> [WORK ORDER]
Write every record out again exactly as given.

==== THE INPUT

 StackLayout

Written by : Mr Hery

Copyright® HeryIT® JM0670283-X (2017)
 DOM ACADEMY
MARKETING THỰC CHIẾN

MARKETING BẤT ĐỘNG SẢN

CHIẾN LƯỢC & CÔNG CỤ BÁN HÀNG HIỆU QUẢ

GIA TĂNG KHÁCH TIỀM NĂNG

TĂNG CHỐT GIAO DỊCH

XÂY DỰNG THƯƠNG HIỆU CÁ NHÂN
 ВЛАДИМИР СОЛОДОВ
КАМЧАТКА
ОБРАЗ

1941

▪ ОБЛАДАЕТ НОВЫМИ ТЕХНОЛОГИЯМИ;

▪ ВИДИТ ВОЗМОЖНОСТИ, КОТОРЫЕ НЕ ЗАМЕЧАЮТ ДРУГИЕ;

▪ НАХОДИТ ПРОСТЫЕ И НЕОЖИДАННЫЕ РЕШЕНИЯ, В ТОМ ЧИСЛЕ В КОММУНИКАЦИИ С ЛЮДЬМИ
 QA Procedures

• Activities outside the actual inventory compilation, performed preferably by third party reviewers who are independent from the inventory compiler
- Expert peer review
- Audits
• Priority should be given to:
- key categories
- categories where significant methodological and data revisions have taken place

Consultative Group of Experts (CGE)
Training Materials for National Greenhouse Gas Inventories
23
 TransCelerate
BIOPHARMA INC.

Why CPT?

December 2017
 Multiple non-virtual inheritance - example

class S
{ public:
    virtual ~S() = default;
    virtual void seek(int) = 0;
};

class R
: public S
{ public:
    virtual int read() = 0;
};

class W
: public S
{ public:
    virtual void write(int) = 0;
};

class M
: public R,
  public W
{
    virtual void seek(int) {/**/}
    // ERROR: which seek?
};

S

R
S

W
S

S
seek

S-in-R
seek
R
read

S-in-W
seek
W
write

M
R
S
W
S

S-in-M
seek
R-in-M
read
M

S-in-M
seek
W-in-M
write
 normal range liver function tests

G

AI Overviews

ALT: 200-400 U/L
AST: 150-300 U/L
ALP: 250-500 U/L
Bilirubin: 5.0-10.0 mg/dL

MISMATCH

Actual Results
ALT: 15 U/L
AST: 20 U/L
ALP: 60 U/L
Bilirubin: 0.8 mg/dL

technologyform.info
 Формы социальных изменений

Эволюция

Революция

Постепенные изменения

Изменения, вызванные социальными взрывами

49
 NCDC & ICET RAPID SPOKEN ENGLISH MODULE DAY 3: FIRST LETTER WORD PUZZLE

========

> [RESPONSE FOR THIS EXERCISE]
 StackLayout

Written by : Mr Hery

Copyright® HeryIT® JM0670283-X (2017)
 DOM ACADEMY
MARKETING THỰC CHIẾN

MARKETING BẤT ĐỘNG SẢN

CHIẾN LƯỢC & CÔNG CỤ BÁN HÀNG HIỆU QUẢ

GIA TĂNG KHÁCH TIỀM NĂNG

TĂNG CHỐT GIAO DỊCH

XÂY DỰNG THƯƠNG HIỆU CÁ NHÂN
 ВЛАДИМИР СОЛОДОВ
КАМЧАТКА
ОБРАЗ

1941

▪ ОБЛАДАЕТ НОВЫМИ ТЕХНОЛОГИЯМИ;

▪ ВИДИТ ВОЗМОЖНОСТИ, КОТОРЫЕ НЕ ЗАМЕЧАЮТ ДРУГИЕ;

▪ НАХОДИТ ПРОСТЫЕ И НЕОЖИДАННЫЕ РЕШЕНИЯ, В ТОМ ЧИСЛЕ В КОММУНИКАЦИИ С ЛЮДЬМИ
 QA Procedures

• Activities outside the actual inventory compilation, performed preferably by third party reviewers who are independent from the inventory compiler
- Expert peer review
- Audits
• Priority should be given to:
- key categories
- categories where significant methodological and data revisions have taken place

Consultative Group of Experts (CGE)
Training Materials for National Greenhouse Gas Inventories
23
 TransCelerate
BIOPHARMA INC.

Why CPT?

December 2017
 Multiple non-virtual inheritance - example

class S
{ public:
    virtual ~S() = default;
    virtual void seek(int) = 0;
};

class R
: public S
{ public:
    virtual int read() = 0;
};

class W
: public S
{ public:
    virtual void write(int) = 0;
};

class M
: public R,
  public W
{
    virtual void seek(int) {/**/}
    // ERROR: which seek?
};

S

R
S

W
S

S
seek

S-in-R
seek
R
read

S-in-W
seek
W
write

M
R
S
W
S

S-in-M
seek
R-in-M
read
M

S-in-M
seek
W-in-M
write
 normal range liver function tests

G

AI Overviews

ALT: 200-400 U/L
AST: 150-300 U/L
ALP: 250-500 U/L
Bilirubin: 5.0-10.0 mg/dL

MISMATCH

Actual Results
ALT: 15 U/L
AST: 20 U/L
ALP: 60 U/L
Bilirubin: 0.8 mg/dL

technologyform.info
 Формы социальных изменений

Эволюция

Революция

Постепенные изменения

Изменения, вызванные социальными взрывами

49
 NCDC & ICET RAPID SPOKEN ENGLISH MODULE DAY 3: FIRST LETTER WORD PUZZLE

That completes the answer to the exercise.